Task brief: The answer must consist only of the lines in the records below from the line with "انعطاف عضلات" to the line with "USA, Alaska, Homer, China", both included, copied word for word with every picture left out.

== Segment start ==

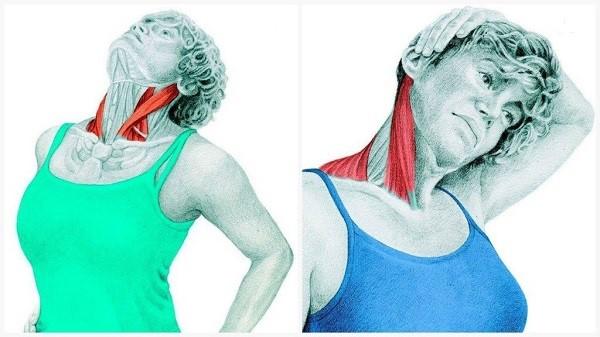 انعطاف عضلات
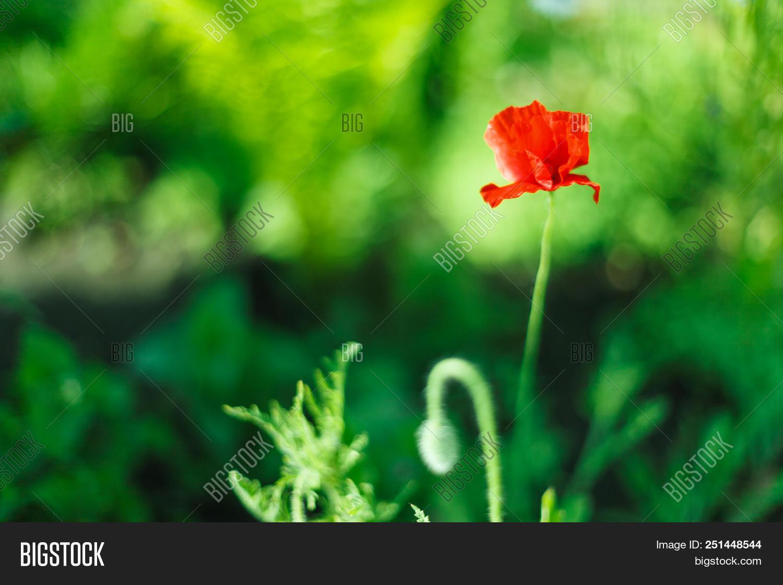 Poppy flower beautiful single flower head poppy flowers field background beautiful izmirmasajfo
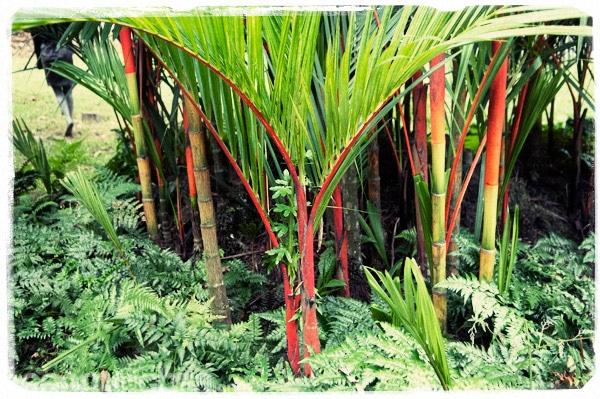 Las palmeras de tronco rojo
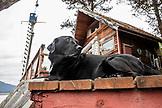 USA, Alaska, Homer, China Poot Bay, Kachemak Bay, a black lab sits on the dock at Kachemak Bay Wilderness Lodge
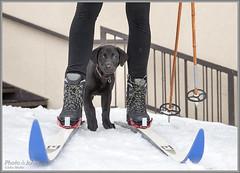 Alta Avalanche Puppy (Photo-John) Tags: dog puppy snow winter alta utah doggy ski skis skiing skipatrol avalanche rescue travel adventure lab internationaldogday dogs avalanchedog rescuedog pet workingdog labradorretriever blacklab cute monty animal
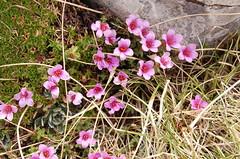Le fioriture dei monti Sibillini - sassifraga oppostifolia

== Segment end ==
== Segment start ==

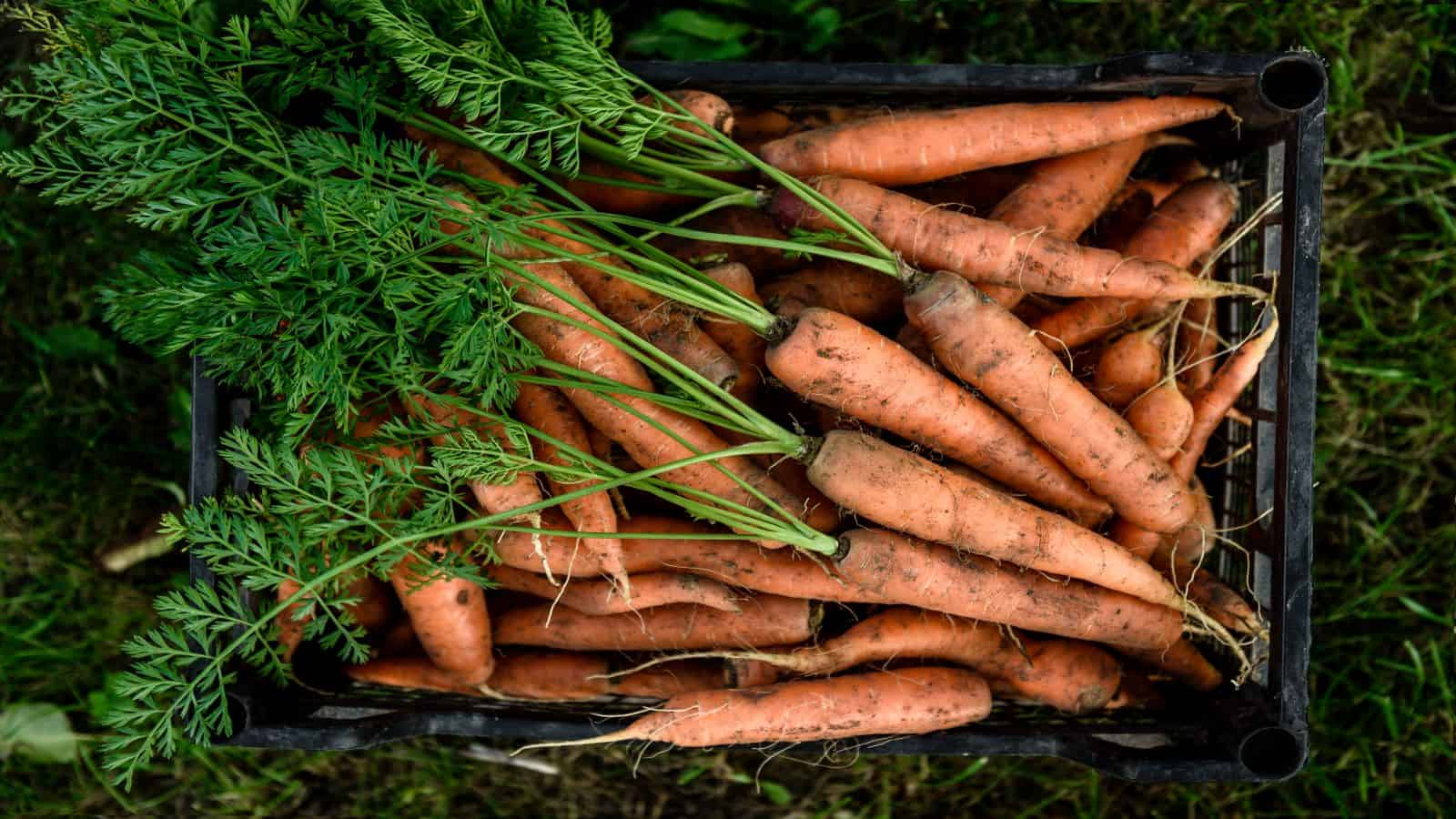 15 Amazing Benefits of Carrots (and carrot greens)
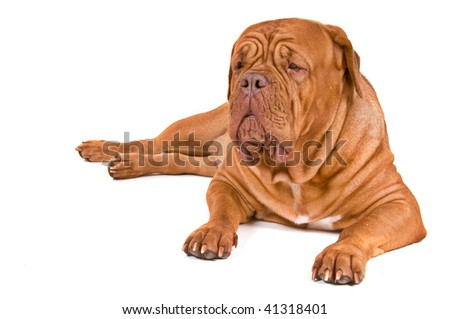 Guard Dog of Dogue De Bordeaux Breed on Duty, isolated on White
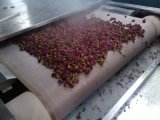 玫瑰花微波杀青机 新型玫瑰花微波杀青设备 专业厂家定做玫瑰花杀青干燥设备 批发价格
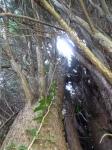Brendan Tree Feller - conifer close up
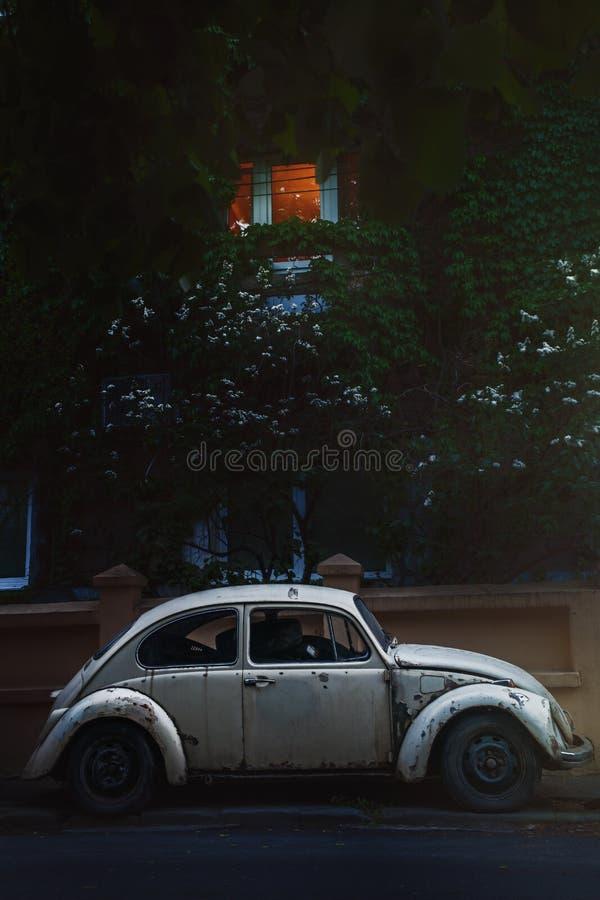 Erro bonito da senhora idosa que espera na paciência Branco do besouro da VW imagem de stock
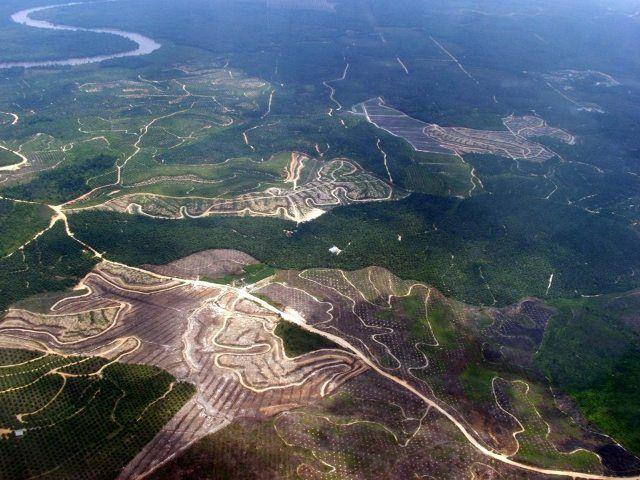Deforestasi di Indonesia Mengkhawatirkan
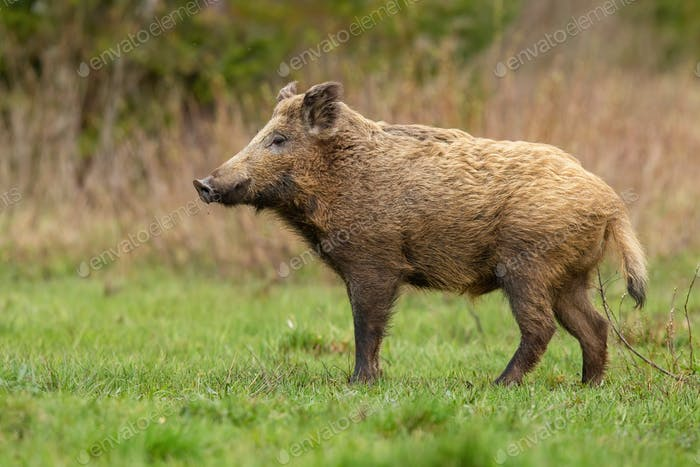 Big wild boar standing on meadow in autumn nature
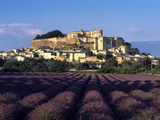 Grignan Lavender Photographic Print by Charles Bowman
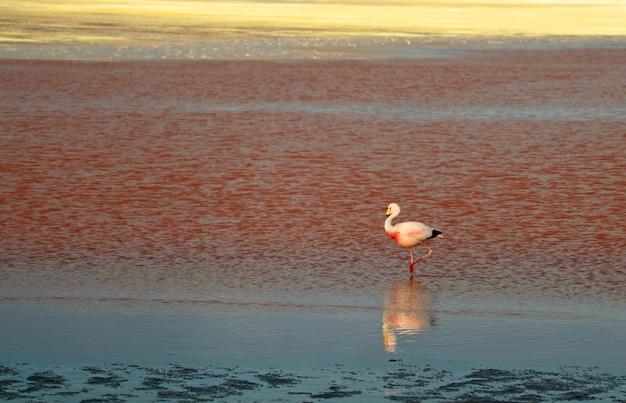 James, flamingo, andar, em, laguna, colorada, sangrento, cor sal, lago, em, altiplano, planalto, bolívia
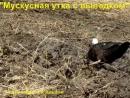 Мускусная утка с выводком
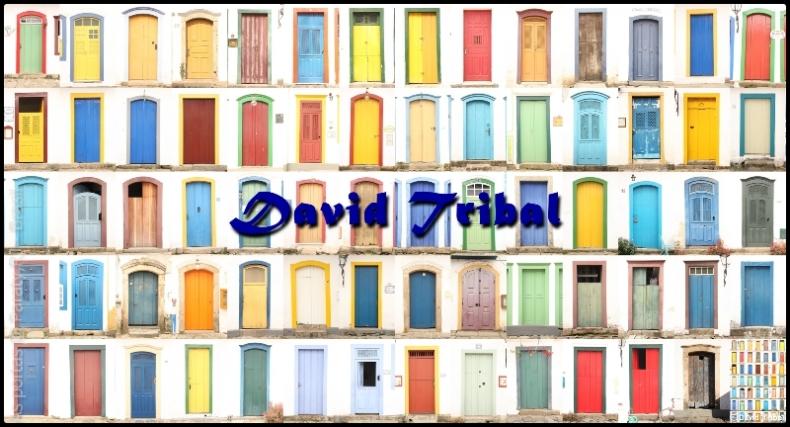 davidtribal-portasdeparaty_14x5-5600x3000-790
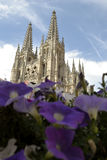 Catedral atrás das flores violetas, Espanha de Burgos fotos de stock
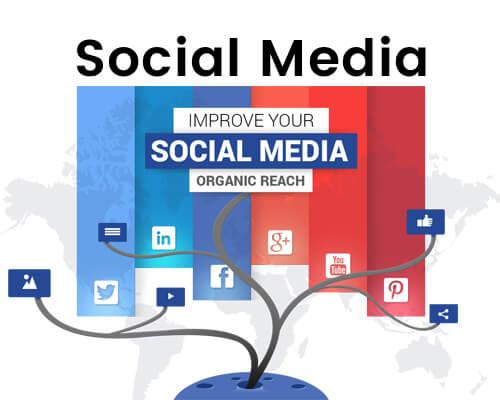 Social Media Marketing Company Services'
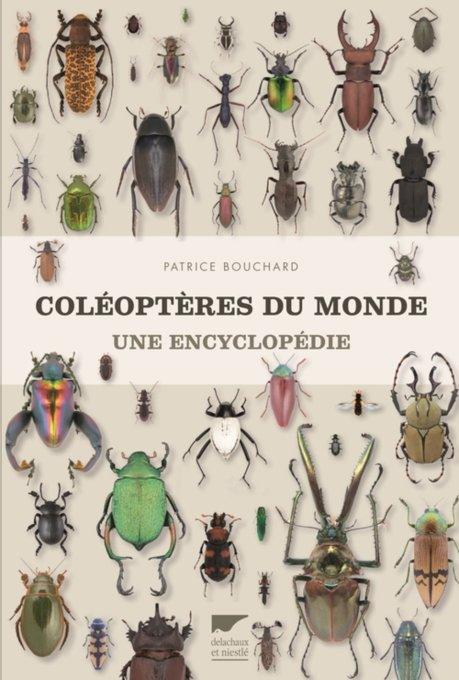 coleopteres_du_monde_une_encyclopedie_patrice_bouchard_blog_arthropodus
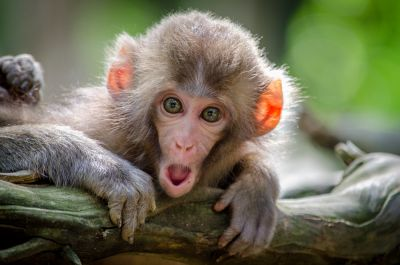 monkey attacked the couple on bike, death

== Segment end ==

Result:
 انعطاف عضلات
 Poppy flower beautiful single flower head poppy flowers field background beautiful izmirmasajfo
 Las palmeras de tronco rojo
 USA, Alaska, Homer, China Poot Bay, Kachemak Bay, a black lab sits on the dock at Kachemak Bay Wilderness Lodge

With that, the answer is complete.